Among such technologies, a multi-view video means a set of images obtained by using two or more cameras. Unlike conventional single-view video, multi-view video can generate a three-dimensional dynamic image by capturing one scene through multiple cameras.
The multi-view video can provide users with stereoscopic feeling through free viewpoint and wide screen. Further, a depth map can be extracted from a multi-view image by a method such as stereo matching to generate a three-dimensional stereoscopic image.
Recently, various multi-view video application fields have been studied, and research on freeview TV (FTV), 3-D TV, surveillance, immersive teleconferencing, etc. has been actively conducted.
In order to acquire a multi-view video, a multi-view camera array is constructed by arranging a multi-view camera in a predetermined form.
There are various types of multi-view camera arrays. Among such arrays, a parallel array and an arc array are mainly used, and such arrays can be composed of one-dimensional or two-dimensional arrays. For each multi-view camera array, each camera is placed at a regular distance and angle from the neighboring cameras. In practice, various types of multi-view camera array can be constructed considering the number of cameras, scene, and purpose.
However, the multi-view video has an inevitable geometric error due to errors that occur when placing the cameras according to the multi-view camera array.
These errors represent geometric errors in the one-dimensional parallel camera array and the one-dimensional arc camera array. In principle, the multi-view camera array is set to keep the array intervals and angles of the cameras constant, but when placing the cameras according to the multi-view camera array, errors occur due to the problem of manually placing the cameras. This error refers to the inconsistency of internal parameters such as camera position, direction, and focal length. Thereby, the geometric error in multi-view video makes it difficult to match multiple images of multi-view video.

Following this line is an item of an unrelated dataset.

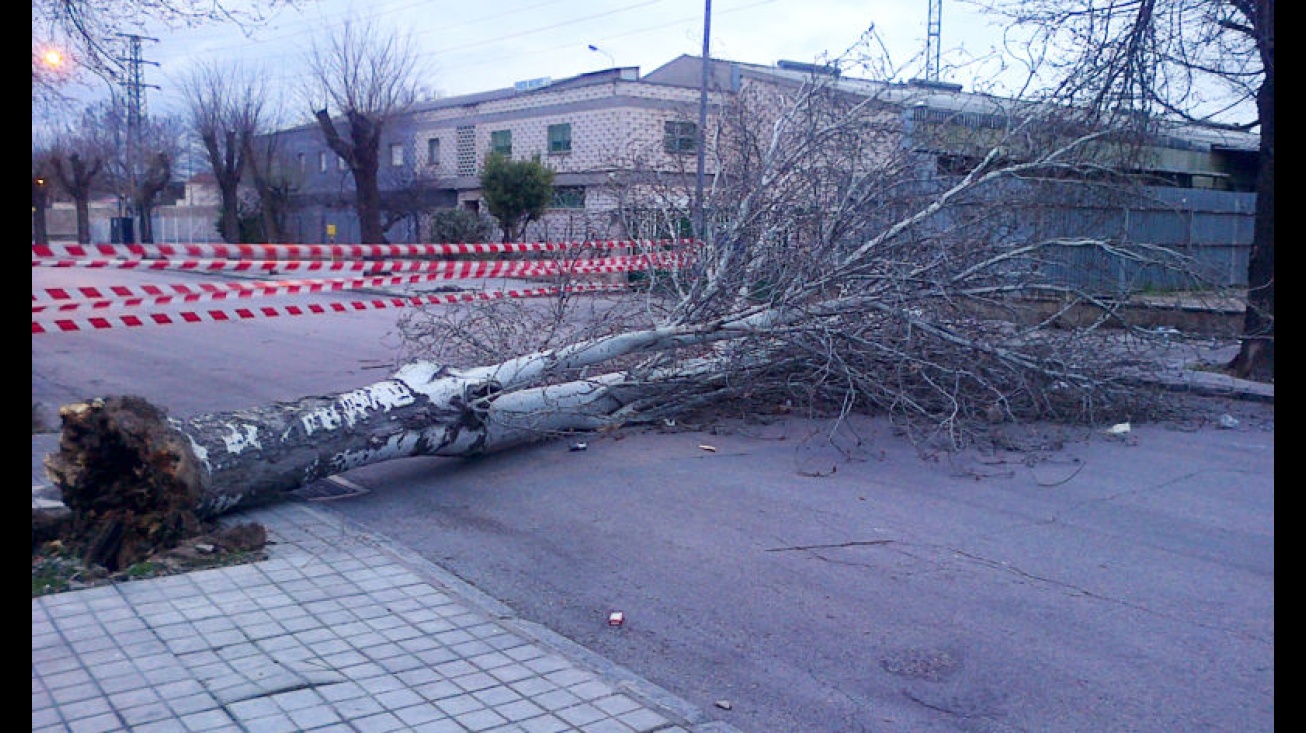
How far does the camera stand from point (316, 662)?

This can affect the time and accuracy of the matching between images, that is, the three-dimensional image processing technique based on the correlation-depth map generation, intermediate image generation, etc., thereby affecting the coding efficiency. In addition, there is a problem that it is difficult to obtain a smooth viewpoint change in viewing the generated multi-view video. Therefore, a method for compensating the above-described geometric error is required.
In the case of a stereo camera system, image rectification can be used to solve the above described problem. The image rectification method is a method in which all the epipolar lines of two images are paralleled such that the vertical mismatch is straightened.
When image rectification is performed, two image planes are located on the same plane, and corresponding points of the two images have the same vertical coordinate.
However, there are relatively few studies on the correction of geometric errors in multi-view video and there are not many available algorithms.